**Page text**
———

Thursday 28 March 2013

Good Friday On The Plantation

This is a short passage from the novel, Menino de Engenho, Plantation Boy, by Jose Lins Do Rego. It is set on a sugar plantation in the North East of Brazil around a hundred years ago, twenty or so years after the abolition of slavery.

'On Good Friday we only had one meal on the plantation. Fresh fish came from the city and relatives from other plantations came to visit; we ate much more than on other days. The maids in the kitchen would speak of Jesus's suffering from the heart and said that if the priest forgot to say the Hallelujah at the Saturday mass then the world would end once and for all.
The tenants came to the main house in large groups to ask for food, as was the tradition. They were given dried cod and flour. With their wives and their children they would leave, weighed down by sacks of food, as if they were walking one of the Stations of the Cross.
The whole day was sad. The train did not run on the railway line.
Sometimes an old lady called Totinha would visit the plantation at this time of year. She knew the story of the Life, Passion and Death of Jesus Christ in verse, and with her sad tale she would reduce us to tears.

———

**Given data**

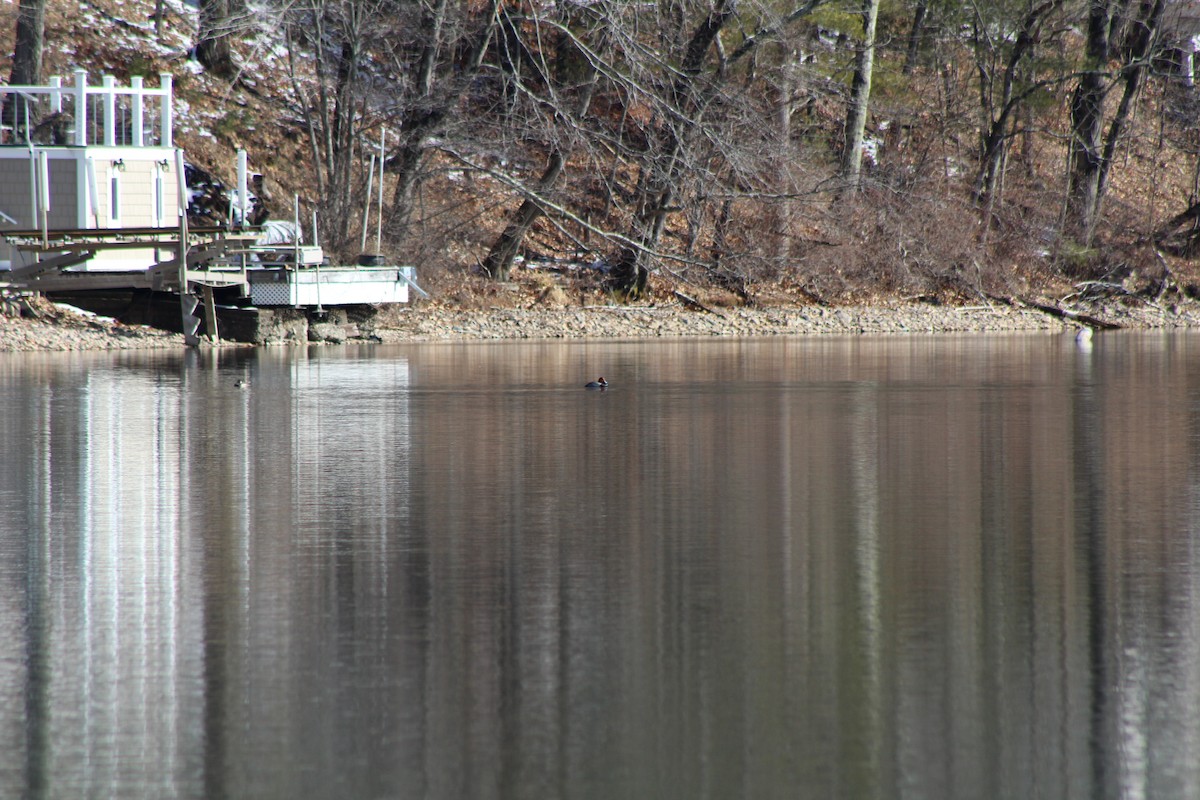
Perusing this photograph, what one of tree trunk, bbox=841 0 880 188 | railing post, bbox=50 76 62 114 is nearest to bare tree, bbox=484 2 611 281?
tree trunk, bbox=841 0 880 188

———

**What this exercise asks**
1. In the Good Friday passage, what were the tenants given when they came to the main house?
2. Extend the Good Friday passage with a few more sentences, picking up after its last line.
The data comes from a separate source and has no connection to the Good Friday passage.

**Responses in order**
1. Dried cod and flour.

2.
Old Sinhazinha would say that Holy Week at Itambe was how it should be done. Padre Julio would kiss the feet of the poor and lead the procession through the streets. In church he would give a heart rending sermon while the congregation cried.
The maids stayed in the kitchen talking in whispers. No one bathed in the river, not wanting to appear naked on that day. The animals were not worked and no one insulted anyone or called each other names.
They made me release a canary that I had caught.
In our conversations we mulled over and corrected the Will of God. We decided that Jesus Christ should have liquidated all the Jews and taken over Jerusalem. The greatness of his sacrifice was lost on us. We wanted a material victory over his executioners.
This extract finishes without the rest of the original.